Hukuksal Değerlendirme;
CMK’nın 160. maddesinin 1. fıkrasında, “Cumhuriyet savcısı, ihbar veya başka bir suretle bir suçun işlendiği izlenimini veren bir hali öğrenir öğrenmez kamu davasını açmaya yer olup olmadığına karar vermek üzere hemen işin gerçeğini araştırmaya başlar.” 2. fıkrasında, “Cumhuriyet savcısı, maddi gerçeğin araştırılması ve adil bir yargılamanın yapılabilmesi için, emrindeki adli kolluk görevlileri marifetiyle, şüphelinin lehine ve aleyhine olan delilleri toplayarak muhafaza altına almakla ve şüphelinin haklarını korumakla yükümlüdür.” 170. maddesinin 2. fıkrasında, “Soruşturma evresi sonunda toplanan deliller, suçun işlendiği hususunda yeterli şüphe oluşturuyorsa; Cumhuriyet Savcısı, bir iddianame düzenler.” 172. maddesinin 1. fıkrasında, “Cumhuriyet savcısı, soruşturma evresi sonunda, kamu davasının açılması için yeterli şüphe oluşturacak delil elde edilememesi veya kovuşturma olanağının bulunmaması hâllerinde kovuşturmaya yer olmadığına karar verir.” hükümleri düzenlenmiştir.
Aynı Kanun’un 6545 sayılı Kanunla yapılan değişiklikten sonraki “Cumhuriyet savcısının kararına itiraz” başlıklı 173. maddesinde ise;
“(3) Sulh ceza hâkimliği, kararını vermek için soruşturmanın genişletilmesine gerek görür ise bu hususu açıkça belirtmek suretiyle, o yer Cumhuriyet başsavcılığından talepte bulunabilir; kamu davasının açılması için yeterli nedenler bulunmazsa, istemi gerekçeli olarak reddeder; itiraz edeni giderlere mahkûm eder ve dosyayı Cumhuriyet savcısına gönderir. Cumhuriyet savcısı, kararı itiraz edene ve şüpheliye bildirir.
(4) Sulh ceza hâkimliği istemi yerinde bulursa, Cumhuriyet savcısı iddianame düzenleyerek mahkemeye verir.” hükümleri yer almaktadır.
Soruşturma evresinin asıl yetkilisi olan Cumhuriyet savcısı, ihbar veya başka bir suretle bir suçun işlendiği izlenimini veren bir hâli öğrenir öğrenmez ceza yargılamasının temel amacı olan maddi gerçeğin ortaya çıkarılması için soruşturmaya başlayacaktır.
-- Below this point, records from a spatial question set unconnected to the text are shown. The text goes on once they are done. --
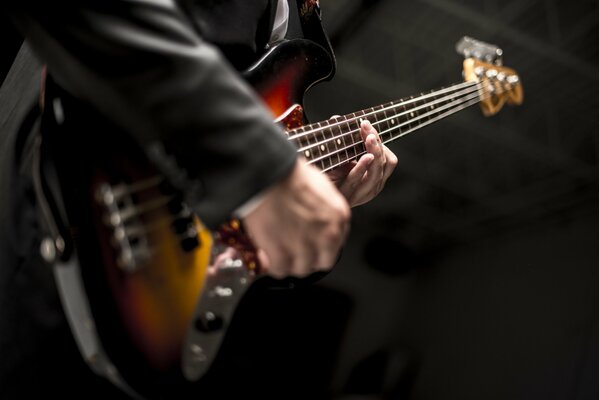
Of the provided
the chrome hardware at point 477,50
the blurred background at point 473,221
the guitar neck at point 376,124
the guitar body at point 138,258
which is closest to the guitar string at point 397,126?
the guitar neck at point 376,124

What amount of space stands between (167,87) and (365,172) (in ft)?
1.74

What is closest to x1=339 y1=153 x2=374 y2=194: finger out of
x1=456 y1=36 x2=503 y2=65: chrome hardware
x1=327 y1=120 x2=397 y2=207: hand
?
x1=327 y1=120 x2=397 y2=207: hand

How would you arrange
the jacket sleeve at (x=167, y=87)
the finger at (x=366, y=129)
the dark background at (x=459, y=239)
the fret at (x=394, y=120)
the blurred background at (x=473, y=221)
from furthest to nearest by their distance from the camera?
the blurred background at (x=473, y=221) → the dark background at (x=459, y=239) → the fret at (x=394, y=120) → the finger at (x=366, y=129) → the jacket sleeve at (x=167, y=87)

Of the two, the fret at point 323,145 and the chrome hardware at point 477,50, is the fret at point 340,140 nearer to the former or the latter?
the fret at point 323,145

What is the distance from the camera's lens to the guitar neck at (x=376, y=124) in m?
0.80

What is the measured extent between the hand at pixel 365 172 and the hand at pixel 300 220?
40 centimetres

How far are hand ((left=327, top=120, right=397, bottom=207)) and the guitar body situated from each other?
348 millimetres

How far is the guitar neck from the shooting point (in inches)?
Answer: 31.4

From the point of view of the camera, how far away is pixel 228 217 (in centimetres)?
49

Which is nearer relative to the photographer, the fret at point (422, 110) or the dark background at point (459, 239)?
the fret at point (422, 110)

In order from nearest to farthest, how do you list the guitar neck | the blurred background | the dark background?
the guitar neck, the dark background, the blurred background

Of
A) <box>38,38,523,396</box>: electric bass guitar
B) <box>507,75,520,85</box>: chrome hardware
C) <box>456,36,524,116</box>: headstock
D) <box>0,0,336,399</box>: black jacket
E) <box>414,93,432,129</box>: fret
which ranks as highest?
<box>0,0,336,399</box>: black jacket

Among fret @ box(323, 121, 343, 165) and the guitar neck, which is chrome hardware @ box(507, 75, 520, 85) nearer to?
the guitar neck

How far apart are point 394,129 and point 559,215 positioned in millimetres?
1214
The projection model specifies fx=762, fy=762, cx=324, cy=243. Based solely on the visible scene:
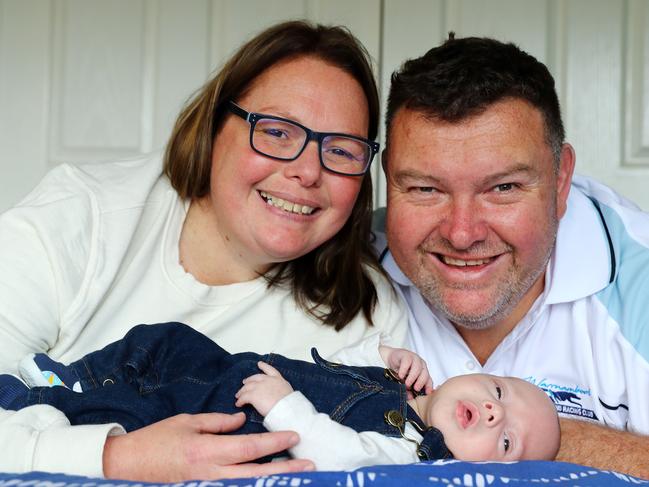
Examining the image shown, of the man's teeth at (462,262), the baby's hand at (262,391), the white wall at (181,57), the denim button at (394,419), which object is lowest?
the denim button at (394,419)

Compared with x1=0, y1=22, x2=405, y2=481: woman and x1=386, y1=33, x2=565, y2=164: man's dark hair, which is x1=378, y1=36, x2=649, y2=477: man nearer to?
x1=386, y1=33, x2=565, y2=164: man's dark hair

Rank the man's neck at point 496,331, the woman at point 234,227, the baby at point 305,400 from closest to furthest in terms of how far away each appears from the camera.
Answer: the baby at point 305,400 → the woman at point 234,227 → the man's neck at point 496,331

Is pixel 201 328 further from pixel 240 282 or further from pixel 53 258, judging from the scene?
pixel 53 258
Bir fiilin işlendiği haberinin alınması üzerine, suçu takibe yetkili makamlar tarafından derhal hazırlık soruşturmasına başlanmasını ifade eden ilkeye “araştırma mecburiyeti ilkesi”; hazırlık soruşturmasının neticesinde fiilin takibini gerektirecek hususlarda fiilin ve failin belli olması, yeterli emareler teşkil edecek vakıaların bulunması, başka bir ifade ile, şüphelerin ciddi olduğunun tespit edilmesi ve dava şartlarının gerçekleşmiş olması durumunda, yetkili makam tarafından kamu davasının açılmasını ifade eden ilkeye ise “kamu davasını açma mecburiyeti ilkesi” denilmektedir.
İncelenen somut olayda, müştekinin supersilivri.com isimli İnternet haber sitesinde 03/12/2017 tarihinde yayınlanan “gazeteci misin militan mısın?” başlıklı makale sebebiyle, Silivri Belediye Başkanı olan sanığın 04/12/2017 tarihli belediye meclis toplantısında yapmış olduğu konuşmasında yer alan; “Bir tane hilkat garibesi, insan ziyanlığı, sefil bir yaratık … Ahlaksız sefil bir yaratığa alet olmayın … O çektiğimi, benim arkadaşlarıma, etrafa yaptıklarını çekmeden ölmeyecek … Bugün olur, yarın olur, ben, bulacak, ama benden ama bir yerden cezasını çeki… Hele hele ben, benimle uğraşanı bırakın, onun Allah belasını verecek. Ben zaten, vermezse ben de yapacağım, ben de vereceğim …” şeklindeki sözleri ile müştekiye karşı hakaret ve tehdit suçlarını işlediği iddiasıyla müşteki şüpheliden şikayetçi olmuştur.
Şüphelinin, şikayet konusu sözleri müştekiyi kastederek ona hitaben söylediği hususunda yeterli şüphe oluşmadığından, itirazın reddine dair mercii kararı yerinde görülmekle, kanun yararına bozma isteminin reddine karar verilmiştir.
Sonuç ve Karar:
Yukarıda açıklanan nedenlerle;
Yargıtay Cumhuriyet Başsavcılığının düzenlediği tebliğnamedeki düşünce yerinde görülmediğinden, CMK’nın 309. maddesi uyarınca KANUN YARARINA BOZMA İSTEĞİNİN REDDİNE, dosyanın Yüksek Adalet Bakanlığına sunulmak üzere Yargıtay Cumhuriyet Başsavcılığı’na TEVDİİNE, 18/02/2020 tarihinde oy birliğiyle karar verildi.